→ **Goal**
Can you pull the text out of every entry below and copy each line word for word, leaving the pictures out of your answer?

→ **Records for this task**
══════════
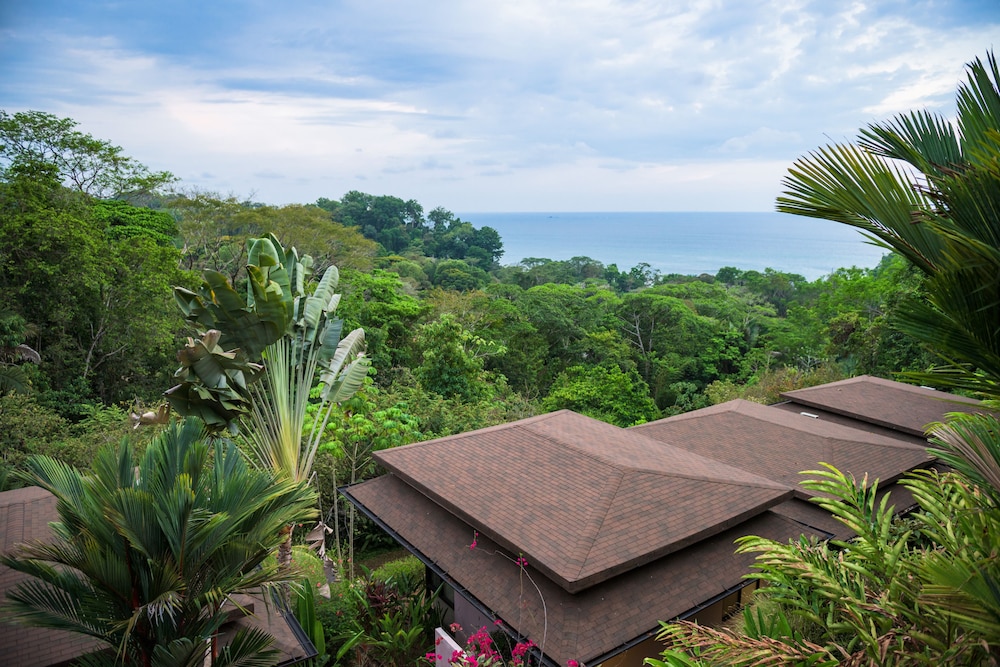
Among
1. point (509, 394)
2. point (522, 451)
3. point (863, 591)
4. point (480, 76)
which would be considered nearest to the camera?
══════════
→ **Finished exercise**
Among
1. point (509, 394)
2. point (522, 451)
3. point (863, 591)
4. point (480, 76)
which would be considered nearest to the camera?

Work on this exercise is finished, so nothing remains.